OUR BOARD AND MANAGEMENT RECOMMEND A VOTE AGAINST THIS STOCKHOLDER PROPOSAL.

 

ITEM 6.

STOCKHOLDER PROPOSAL

REGARDING PREPARATION OF A REPORT ON LIMITING SUPPLY OF PRESCRIPTION

DRUGS IN CANADA

 

WHEREAS, current business practices of the company have resulted in a pricing structure that charges United States customers significantly higher prices for the same prescription medicines made available at significantly lower prices in Canada, other developed countries and world markets; and

 

WHEREAS, governmental agencies and individuals in the United States are demanding affordable drug prices and are taking actions to access lower priced products from Canada and other world markets; and

 

WHEREAS, according to published reports, the company has cut supplies of its medicines to Canadian wholesalers and companies that it claims allowed its product to be sold to Americans seeking lower prices available in the Canadian market; and

 

WHEREAS, according to published reports, the company’s actions have resulted in lawsuits and threatened lawsuits; and

 

WHEREAS, the company’s actions to limit supply of medicines in Canada may violate local, national and international laws and could result in large settlements, large awards of damages and potential punitive damages which would negatively impact the economic stability of the company and the value of its shares.

▶ [Data shown]:
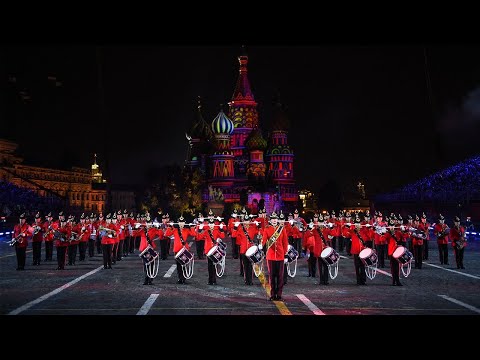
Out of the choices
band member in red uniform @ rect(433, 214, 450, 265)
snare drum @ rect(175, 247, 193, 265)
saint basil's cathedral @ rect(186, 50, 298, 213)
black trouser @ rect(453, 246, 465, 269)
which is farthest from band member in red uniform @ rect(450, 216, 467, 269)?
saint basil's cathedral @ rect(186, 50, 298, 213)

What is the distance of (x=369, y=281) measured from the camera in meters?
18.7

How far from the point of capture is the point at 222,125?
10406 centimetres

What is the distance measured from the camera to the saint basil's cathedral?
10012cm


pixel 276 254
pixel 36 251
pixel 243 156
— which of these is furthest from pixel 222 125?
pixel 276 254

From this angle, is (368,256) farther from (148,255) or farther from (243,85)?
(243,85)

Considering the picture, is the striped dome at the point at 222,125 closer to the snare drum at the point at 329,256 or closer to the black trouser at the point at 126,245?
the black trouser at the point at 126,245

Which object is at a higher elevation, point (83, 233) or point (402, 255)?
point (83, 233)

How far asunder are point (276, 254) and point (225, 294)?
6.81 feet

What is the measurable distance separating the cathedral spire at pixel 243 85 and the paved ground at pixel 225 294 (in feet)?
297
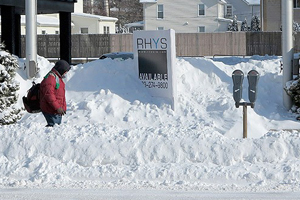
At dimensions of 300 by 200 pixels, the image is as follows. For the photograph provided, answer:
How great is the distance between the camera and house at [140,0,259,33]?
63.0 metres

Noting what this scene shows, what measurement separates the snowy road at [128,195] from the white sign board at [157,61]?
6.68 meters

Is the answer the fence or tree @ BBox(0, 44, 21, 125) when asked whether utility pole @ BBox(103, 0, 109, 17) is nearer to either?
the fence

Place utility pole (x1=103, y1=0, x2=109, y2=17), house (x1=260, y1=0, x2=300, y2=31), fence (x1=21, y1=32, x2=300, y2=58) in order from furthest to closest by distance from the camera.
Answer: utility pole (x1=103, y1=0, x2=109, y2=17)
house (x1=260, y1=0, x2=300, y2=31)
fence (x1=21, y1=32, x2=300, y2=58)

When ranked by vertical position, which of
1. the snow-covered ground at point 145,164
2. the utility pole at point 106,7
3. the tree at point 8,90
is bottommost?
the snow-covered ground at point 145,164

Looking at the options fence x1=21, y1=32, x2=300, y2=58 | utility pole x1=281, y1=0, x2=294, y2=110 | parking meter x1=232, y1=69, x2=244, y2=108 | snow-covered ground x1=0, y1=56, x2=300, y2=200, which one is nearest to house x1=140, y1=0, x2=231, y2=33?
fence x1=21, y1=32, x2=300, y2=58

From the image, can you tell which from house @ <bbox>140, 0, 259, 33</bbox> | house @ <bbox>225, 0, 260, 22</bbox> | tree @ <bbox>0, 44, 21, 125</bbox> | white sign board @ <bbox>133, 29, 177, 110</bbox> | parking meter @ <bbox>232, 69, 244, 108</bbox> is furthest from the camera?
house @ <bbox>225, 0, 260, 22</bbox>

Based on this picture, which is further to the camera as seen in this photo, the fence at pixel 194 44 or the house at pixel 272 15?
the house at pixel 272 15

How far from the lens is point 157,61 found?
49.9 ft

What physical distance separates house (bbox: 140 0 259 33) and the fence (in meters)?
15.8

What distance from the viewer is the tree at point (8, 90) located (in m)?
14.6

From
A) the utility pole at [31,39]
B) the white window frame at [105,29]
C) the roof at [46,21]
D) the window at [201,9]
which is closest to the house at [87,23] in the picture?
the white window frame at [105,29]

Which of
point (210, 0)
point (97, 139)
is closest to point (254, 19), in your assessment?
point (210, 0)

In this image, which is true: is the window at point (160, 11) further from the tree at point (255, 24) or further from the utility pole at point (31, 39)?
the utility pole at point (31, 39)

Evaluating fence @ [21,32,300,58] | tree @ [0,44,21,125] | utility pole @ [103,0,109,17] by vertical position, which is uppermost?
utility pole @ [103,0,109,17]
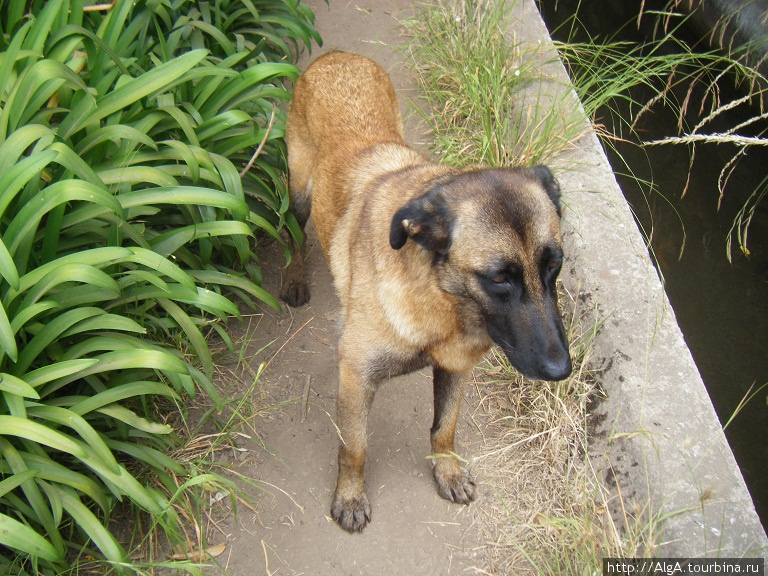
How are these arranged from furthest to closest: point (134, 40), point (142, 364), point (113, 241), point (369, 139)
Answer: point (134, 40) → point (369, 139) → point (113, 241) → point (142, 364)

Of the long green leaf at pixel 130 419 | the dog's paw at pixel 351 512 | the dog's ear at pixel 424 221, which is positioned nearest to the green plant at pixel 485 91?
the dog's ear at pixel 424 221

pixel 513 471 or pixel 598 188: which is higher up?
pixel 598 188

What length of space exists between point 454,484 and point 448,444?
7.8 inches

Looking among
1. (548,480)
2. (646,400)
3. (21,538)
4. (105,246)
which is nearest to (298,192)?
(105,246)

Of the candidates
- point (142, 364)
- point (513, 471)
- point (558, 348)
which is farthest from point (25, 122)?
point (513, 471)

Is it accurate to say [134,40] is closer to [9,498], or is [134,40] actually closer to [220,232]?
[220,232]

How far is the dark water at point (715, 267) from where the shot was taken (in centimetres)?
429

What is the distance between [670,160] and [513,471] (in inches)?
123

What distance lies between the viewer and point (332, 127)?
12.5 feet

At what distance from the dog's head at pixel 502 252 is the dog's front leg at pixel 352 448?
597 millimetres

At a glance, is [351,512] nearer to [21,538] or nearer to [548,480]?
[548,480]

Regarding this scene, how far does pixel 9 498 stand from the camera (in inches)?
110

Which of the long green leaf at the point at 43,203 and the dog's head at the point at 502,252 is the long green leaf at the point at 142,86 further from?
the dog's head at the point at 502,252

▶ [Exercises]:
1. In the stockholder proposal on prescription drug supply in Canada, who does the company reportedly cut supplies of its medicines to?
2. Continue the stockholder proposal on prescription drug supply in Canada after its final sentence.

▶ [Answers provided]:
1. Canadian wholesalers and companies that it claims allowed its product to be sold to Americans seeking lower prices available in the Canadian market.

2.
 

Resolved:

 

Shareholders request the Board of Directors to prepare a report on the effects on the long-term economic stability of the company and on the risks of liability to legal claims that arise from the company’s policy of limiting the availability of the company’s products to Canadian wholesalers or pharmacies that allow purchase of its products by U.S. residents. The report should be prepared at reasonable cost and omitting proprietary information, by September 30, 2007.

 

SUPPORTING STATEMENT

 

We urge shareholders to vote FOR this proposal.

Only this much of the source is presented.